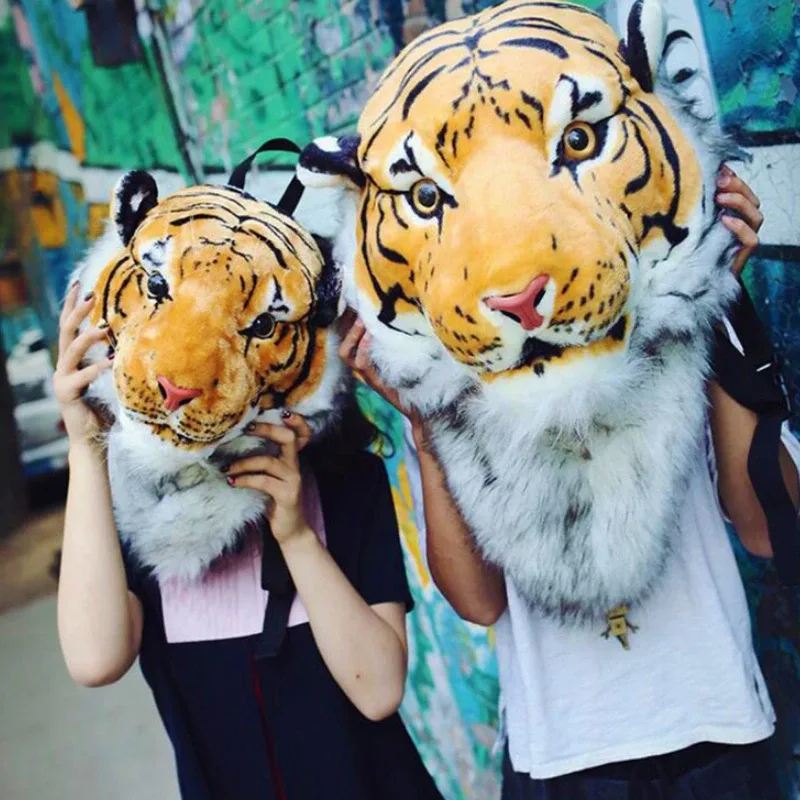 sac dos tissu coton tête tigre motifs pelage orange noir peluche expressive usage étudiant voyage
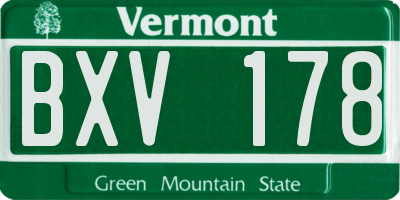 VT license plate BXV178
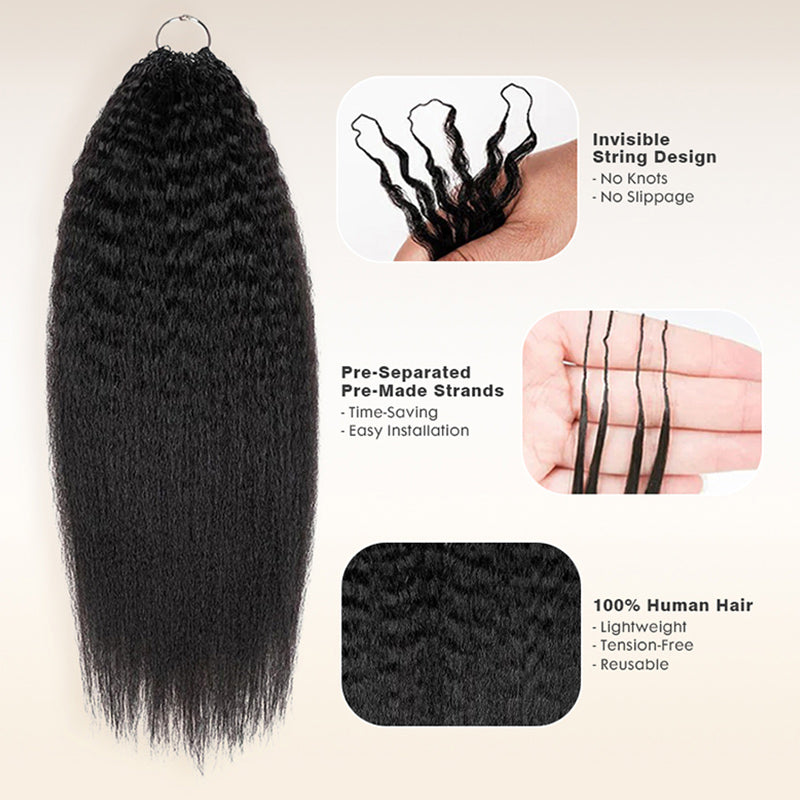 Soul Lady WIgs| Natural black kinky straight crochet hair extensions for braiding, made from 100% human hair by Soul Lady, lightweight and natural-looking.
* * *
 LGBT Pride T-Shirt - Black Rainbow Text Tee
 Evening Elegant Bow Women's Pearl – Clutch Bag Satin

Task brief: Give again, exactly as written above, each line from the one that has "sac dos tissu" to the one that has "Soul Lady WIgs|", both included; omit the pictures.

Written solution:
 sac dos tissu coton tête tigre motifs pelage orange noir peluche expressive usage étudiant voyage
 VT license plate BXV178
 Soul Lady WIgs| Natural black kinky straight crochet hair extensions for braiding, made from 100% human hair by Soul Lady, lightweight and natural-looking.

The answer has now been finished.